----- Source extract
Add explicit kwarg name to _freq_to_index to avoid confusion

src/batdetect2/data/__init__.py

@@ -19,6 +19,7 @@ from batdetect2.data.predictions import (
     SoundEventOutputConfig,
     build_output_formatter,
     get_output_formatter,
+    load_predictions,
 )
 from batdetect2.data.summary import (
     compute_class_summary,
@@ -46,4 +47,5 @@ __all__ = [
     "load_dataset",
     "load_dataset_config",
     "load_dataset_from_config",
+    "load_predictions",
 ]

src/batdetect2/data/annotations/legacy.py

@@ -18,6 +18,14 @@ UNKNOWN_CLASS = "__UNKNOWN__"
 
 NAMESPACE = uuid.UUID("97a9776b-c0fd-4c68-accb-0b0ecd719242")
 
+CLIP_NAMESPACE = uuid.uuid5(NAMESPACE, "clip")
+CLIP_ANNOTATION_NAMESPACE = uuid.uuid5(NAMESPACE, "clip_annotation")
+RECORDING_NAMESPACE = uuid.uuid5(NAMESPACE, "recording")
+SOUND_EVENT_NAMESPACE = uuid.uuid5(NAMESPACE, "sound_event")
+SOUND_EVENT_ANNOTATION_NAMESPACE = uuid.uuid5(
+    NAMESPACE, "sound_event_annotation"
+)
+
 
 EventFn = Callable[[data.SoundEventAnnotation], Optional[str]]
 
@@ -71,8 +79,8 @@ def annotation_to_sound_event(
     """Convert annotation to sound event annotation."""
     sound_event = data.SoundEvent(
         uuid=uuid.uuid5(
-            NAMESPACE,
-            f"{recording.hash}_{annotation.start_time}_{annotation.end_time}",
+            SOUND_EVENT_NAMESPACE,
+            f"{recording.uuid}_{annotation.start_time}_{annotation.end_time}",
         ),
         recording=recording,
         geometry=data.BoundingBox(
@@ -86,7 +94,10 @@ def annotation_to_sound_event(
     )
----------
Things to do:
1) List the new namespace constants that the batdetect2 code diff adds to legacy.py.
2) Carry the batdetect2 code diff on past its last line, writing the next several lines in the same diff format.
----- Recorded data
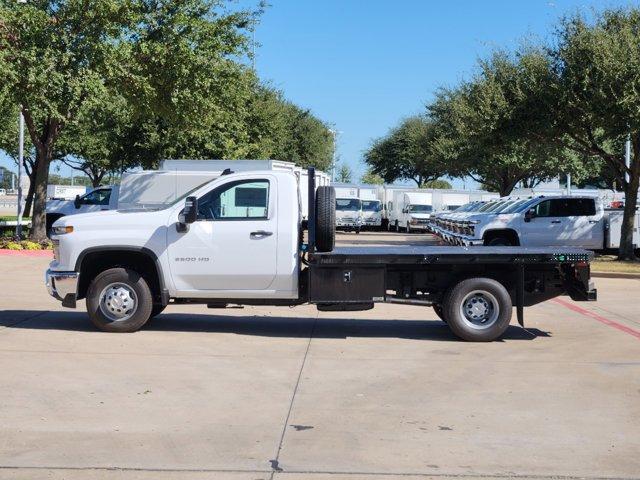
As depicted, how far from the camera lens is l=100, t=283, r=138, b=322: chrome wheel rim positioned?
----------
Set of answers:
1)
CLIP_NAMESPACE
CLIP_ANNOTATION_NAMESPACE
RECORDING_NAMESPACE
SOUND_EVENT_NAMESPACE
SOUND_EVENT_ANNOTATION_NAMESPACE

2)
     return data.SoundEventAnnotation(
-        uuid=uuid.uuid5(NAMESPACE, f"{sound_event.uuid}_annotation"),
+        uuid=uuid.uuid5(
+            SOUND_EVENT_ANNOTATION_NAMESPACE,
+            f"{sound_event.uuid}",
+        ),
         sound_event=sound_event,
         tags=get_sound_event_tags(
             annotation, label_key, event_key, individual_key
@@ -139,12 +150,18 @@ def file_annotation_to_clip(
         time_expansion=file_annotation.time_exp,
         tags=tags,
     )
+    recording.uuid = uuid.uuid5(RECORDING_NAMESPACE, f"{recording.hash}")
 
+    start_time = 0
+    end_time = recording.duration
     return data.Clip(
-        uuid=uuid.uuid5(NAMESPACE, f"{file_annotation.id}_clip"),
+        uuid=uuid.uuid5(
+            CLIP_NAMESPACE,
+            f"{recording.uuid}_{start_time}_{end_time}",
+        ),
         recording=recording,
-        start_time=0,
-        end_time=recording.duration,
+        start_time=start_time,
+        end_time=end_time,
     )
 
 
@@ -165,7 +182,7 @@ def file_annotation_to_clip_annotation(
         tags.append(data.Tag(key=label_key, value=file_annotation.label))
 
     return data.ClipAnnotation(
-        uuid=uuid.uuid5(NAMESPACE, f"{file_annotation.id}_clip_annotation"),
+        uuid=uuid.uuid5(CLIP_ANNOTATION_NAMESPACE, f"{clip.uuid}"),
         clip=clip,
         notes=notes,
         tags=tags,

src/batdetect2/data/predictions/__init__.py

@@ -1,6 +1,7 @@
 from typing import Annotated, Optional, Union
 
 from pydantic import Field
+from soundevent.data import PathLike
 
 from batdetect2.data.predictions.base import (
     OutputFormatterProtocol,
@@ -21,7 +22,11 @@ __all__ = [
 
 
 OutputFormatConfig = Annotated[
-    Union[BatDetect2OutputConfig, SoundEventOutputConfig, RawOutputConfig],
+    Union[
+        BatDetect2OutputConfig,
+        SoundEventOutputConfig,
+        RawOutputConfig,
+    ],
     Field(discriminator="name"),
 ]
 
@@ -40,13 +45,16 @@ def build_output_formatter(
 
 
 def get_output_formatter(
-    name: str,
+    name: Optional[str] = None,
     targets: Optional[TargetProtocol] = None,
     config: Optional[OutputFormatConfig] = None,
 ) -> OutputFormatterProtocol:
     """Get the output formatter by name."""
 
     if config is None:
+        if name is None:
+            raise ValueError("Either config or name must be provided.")
+
         config_class = prediction_formatters.get_config_type(name)
         config = config_class()  # type: ignore
 
@@ -56,3 +64,17 @@ def get_output_formatter(
         )
 
     return build_output_formatter(targets, config)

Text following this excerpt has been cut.